E si potrebbe continuare con gli esempi, ma gli argomenti riportati costituiscono di sicuro gli elementi di maggiore rilevanza.
CONCLUSIONE
Tutto ciò premesso, cosa si può concludere a proposito dell’idea che il privato accreditato selezionerebbe la casistica? In quanto precede si sono fornite le ragioni principali (tariffe delle prestazioni e accreditamento istituzionale delle strutture) che fanno in modo che il privato accreditato possa accogliere nelle proprie strutture solo alcune attività sanitarie e non tutte, ed in particolare attività che con molta probabilità sono caratterizzate da una potenziale redditività economica. Il fenomeno selettivo presenta una certa variabilità all’interno del comparto ospedaliero accreditato ed interessa in maniera sicuramente diversificata le singole strutture come risulta dal fatto che molte strutture private accreditate rappresentano un’eccellenza nel panorama sanitario nazionale, hanno grande dimensione (posti letto, reparti, e ricoveri), sono dotate di strutture di emergenza-urgenza di alto livello (DEA/PS), producono una casistica con elevato indice di case-mix (cioè fanno in maniera rilevante attività piuttosto complessa) e risultano al top anche nelle valutazioni di esito prodotte (ad esempio) da Agenas in tanti settori, tutti aspetti che poco hanno a che fare con l’effetto di selezione dei pazienti di cui si sta discutendo. La selezione è probabilmente più caratteristica delle strutture meno grandi e meno complesse, e si tratta di capire se sia una conseguenza di una visione distorta della attività sanitaria ovvero la presa d’atto di opportunità offerte dalle due precise scelte del programmatore regionale e nazionale (e quindi del Ssn): la politica tariffaria e la politica di accreditamento.
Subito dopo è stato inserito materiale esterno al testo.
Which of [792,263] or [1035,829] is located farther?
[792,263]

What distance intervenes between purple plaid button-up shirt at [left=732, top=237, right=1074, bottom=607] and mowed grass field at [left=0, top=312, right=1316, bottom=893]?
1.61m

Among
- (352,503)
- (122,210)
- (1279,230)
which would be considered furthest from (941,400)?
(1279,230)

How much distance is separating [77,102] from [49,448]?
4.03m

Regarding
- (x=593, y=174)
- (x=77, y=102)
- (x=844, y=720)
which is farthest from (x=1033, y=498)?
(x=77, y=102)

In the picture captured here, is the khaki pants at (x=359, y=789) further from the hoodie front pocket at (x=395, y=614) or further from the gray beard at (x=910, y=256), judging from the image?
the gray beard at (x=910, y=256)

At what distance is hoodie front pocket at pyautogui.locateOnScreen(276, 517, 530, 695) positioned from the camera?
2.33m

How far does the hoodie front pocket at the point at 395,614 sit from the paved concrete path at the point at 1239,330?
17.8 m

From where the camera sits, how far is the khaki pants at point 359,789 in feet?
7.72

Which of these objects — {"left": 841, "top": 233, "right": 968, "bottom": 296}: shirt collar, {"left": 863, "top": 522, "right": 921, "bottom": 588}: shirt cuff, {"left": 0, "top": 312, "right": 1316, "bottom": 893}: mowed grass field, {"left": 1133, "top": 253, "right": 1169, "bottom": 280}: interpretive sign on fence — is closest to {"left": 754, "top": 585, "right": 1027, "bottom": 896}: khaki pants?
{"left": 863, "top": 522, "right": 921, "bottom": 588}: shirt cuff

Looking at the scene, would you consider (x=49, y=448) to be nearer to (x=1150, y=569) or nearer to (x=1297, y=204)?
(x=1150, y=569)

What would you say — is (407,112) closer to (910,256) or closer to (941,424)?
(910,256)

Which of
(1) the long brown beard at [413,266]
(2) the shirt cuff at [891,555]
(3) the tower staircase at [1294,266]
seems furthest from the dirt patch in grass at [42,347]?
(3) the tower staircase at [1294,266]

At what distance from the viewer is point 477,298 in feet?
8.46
Se si ritiene che il fenomeno della selezione della casistica sia un elemento negativo per il Ssn, e questo è il pensiero di larga parte dei commentatori, la sua eliminazione, o almeno la sua limitazione, è un intervento del tutto possibile perché, come si è qui documentato, trova la sua principale origine nella politica tariffaria ed in quella di accreditamento: si tratta di richiedere al programmatore sanitario (nazionale, regionale) di intervenire su queste due politiche con attività mirate allo specifico scopo di eliminare (ridurre) la selezione dei pazienti. Le possibilità e gli strumenti ci sono e le soluzioni tecniche sono molteplici: si tratta di avere la volontà (politica?) di metterle in azione.